Beitragvon Birgit Kühr » Mi 22. Aug 2018, 22:25

Mutter klagt über Kita: „Mein Sohn fühlt sich als Ausländer“

Eine Mutter klagt, ihr Sohn sei der Kita-Gruppe isoliert, weil andere Kinder kein Deutsch sprächen. Die Stadt Essen weist das zurück.
Essen. Sie spricht mit leiser Stimme, aber ihre Wut ist unüberhörbar: In einem Video auf Facebook hat sich eine junge Mutter dieser Tage an die Öffentlichkeit gewendet: Ihr Sohn sei in seiner Kita völlig isoliert – weil er Deutscher sei.


„23 Kinder in der Kita-Gruppe verstehen kein Deutsch“
Glaubt man Leen K., sei schon die Vergabe der Kitaplätze nicht fair gelaufen: Sie habe den Platz gerichtlich erstreiten müssen, weil sonst ihre berufliche Existenz bedroht gewesen wäre. Als sie dann zum Start des Kitajahres im August mit der Eingewöhnung ihres Sohnes begonnen habe, „stellte sich heraus, dass die Eltern von Mohammed und Ali und wie sie alle heißen, nicht klagen mussten.

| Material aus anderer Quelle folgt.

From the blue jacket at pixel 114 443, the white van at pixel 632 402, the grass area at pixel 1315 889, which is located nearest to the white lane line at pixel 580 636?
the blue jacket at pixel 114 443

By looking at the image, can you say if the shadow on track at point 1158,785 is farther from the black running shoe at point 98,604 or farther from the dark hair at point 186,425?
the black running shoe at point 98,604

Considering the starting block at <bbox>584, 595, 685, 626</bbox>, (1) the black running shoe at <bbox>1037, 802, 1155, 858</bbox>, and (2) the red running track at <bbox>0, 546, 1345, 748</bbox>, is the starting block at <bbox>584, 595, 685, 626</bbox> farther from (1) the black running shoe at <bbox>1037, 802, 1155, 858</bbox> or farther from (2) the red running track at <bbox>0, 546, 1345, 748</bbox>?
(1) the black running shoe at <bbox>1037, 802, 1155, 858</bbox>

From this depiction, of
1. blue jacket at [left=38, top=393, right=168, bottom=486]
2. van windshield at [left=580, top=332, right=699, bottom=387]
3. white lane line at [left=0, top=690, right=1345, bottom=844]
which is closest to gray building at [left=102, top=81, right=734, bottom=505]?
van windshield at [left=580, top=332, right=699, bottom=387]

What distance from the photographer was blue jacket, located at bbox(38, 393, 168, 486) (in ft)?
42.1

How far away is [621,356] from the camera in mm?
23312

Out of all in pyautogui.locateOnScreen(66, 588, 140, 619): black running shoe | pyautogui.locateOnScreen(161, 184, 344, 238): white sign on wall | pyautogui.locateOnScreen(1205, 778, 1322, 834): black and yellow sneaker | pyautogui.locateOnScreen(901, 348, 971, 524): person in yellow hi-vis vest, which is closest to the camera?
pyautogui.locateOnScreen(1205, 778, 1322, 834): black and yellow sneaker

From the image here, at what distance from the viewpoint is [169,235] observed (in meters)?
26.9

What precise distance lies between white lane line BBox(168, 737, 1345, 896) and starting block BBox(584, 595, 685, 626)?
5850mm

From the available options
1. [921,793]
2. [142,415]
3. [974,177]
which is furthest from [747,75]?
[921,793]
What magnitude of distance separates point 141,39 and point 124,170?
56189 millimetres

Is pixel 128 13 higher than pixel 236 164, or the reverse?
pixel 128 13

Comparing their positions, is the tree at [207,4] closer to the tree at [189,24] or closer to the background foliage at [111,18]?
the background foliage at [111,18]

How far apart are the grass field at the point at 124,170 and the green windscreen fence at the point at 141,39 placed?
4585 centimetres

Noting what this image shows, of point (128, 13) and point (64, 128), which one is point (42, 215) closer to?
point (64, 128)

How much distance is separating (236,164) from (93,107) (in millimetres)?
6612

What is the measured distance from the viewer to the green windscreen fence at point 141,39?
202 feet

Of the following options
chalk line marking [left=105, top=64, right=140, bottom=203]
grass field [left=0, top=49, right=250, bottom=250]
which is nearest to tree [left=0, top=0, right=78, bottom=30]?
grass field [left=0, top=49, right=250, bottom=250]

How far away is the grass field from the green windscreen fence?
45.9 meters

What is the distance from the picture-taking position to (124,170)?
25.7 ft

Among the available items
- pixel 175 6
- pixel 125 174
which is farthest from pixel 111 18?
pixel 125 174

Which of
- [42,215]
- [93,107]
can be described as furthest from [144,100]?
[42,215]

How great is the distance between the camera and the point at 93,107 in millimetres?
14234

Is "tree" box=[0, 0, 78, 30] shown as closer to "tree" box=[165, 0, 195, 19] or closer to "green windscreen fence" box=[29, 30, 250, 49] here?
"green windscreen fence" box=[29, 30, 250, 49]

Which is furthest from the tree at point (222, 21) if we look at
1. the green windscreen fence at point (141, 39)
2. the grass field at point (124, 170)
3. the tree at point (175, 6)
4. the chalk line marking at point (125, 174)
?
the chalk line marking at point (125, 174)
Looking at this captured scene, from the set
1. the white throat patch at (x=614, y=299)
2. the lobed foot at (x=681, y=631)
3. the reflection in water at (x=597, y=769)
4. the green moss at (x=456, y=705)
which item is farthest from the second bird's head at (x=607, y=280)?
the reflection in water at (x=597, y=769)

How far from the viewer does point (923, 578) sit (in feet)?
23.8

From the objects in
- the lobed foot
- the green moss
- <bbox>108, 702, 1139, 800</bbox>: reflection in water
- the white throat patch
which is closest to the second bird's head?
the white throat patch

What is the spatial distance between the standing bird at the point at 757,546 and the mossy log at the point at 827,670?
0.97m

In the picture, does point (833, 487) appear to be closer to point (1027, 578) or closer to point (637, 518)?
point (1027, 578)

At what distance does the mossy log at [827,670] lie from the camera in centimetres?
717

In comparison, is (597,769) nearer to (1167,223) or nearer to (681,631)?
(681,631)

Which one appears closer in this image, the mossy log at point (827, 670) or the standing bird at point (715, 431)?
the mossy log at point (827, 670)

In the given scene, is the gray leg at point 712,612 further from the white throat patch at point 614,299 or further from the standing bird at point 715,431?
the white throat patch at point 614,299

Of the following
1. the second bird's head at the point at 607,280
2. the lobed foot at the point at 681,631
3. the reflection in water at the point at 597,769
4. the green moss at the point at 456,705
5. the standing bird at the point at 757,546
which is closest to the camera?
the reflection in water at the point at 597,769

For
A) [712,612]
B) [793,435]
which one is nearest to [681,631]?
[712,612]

Weil Integration vor Existenz steht.“


Untereinander könnten sich die anderen Kinder gut verständigen, nur ihr Sohn verstehe sie nicht, finde keinen Anschluss. Integration könne doch nicht heißen, dass sich ihr Sohn den anderen anpasse. Sie habe Angst in einem Land, in dem sie als Mensch zweiter Klasse behandelt werde „und deutsche Kinder islamisiert werden“. Nun wolle sie einen neuen Kitaplatz suchen.


alles lesen ......
https://www.morgenpost.de/vermischtes/a ... ender.html
Ich vergesse nichts, ich vergebe nichts und ich erwarte, dass jeder seine gerechte Strafe bekommt, für das Leid, was er angerichtet hat.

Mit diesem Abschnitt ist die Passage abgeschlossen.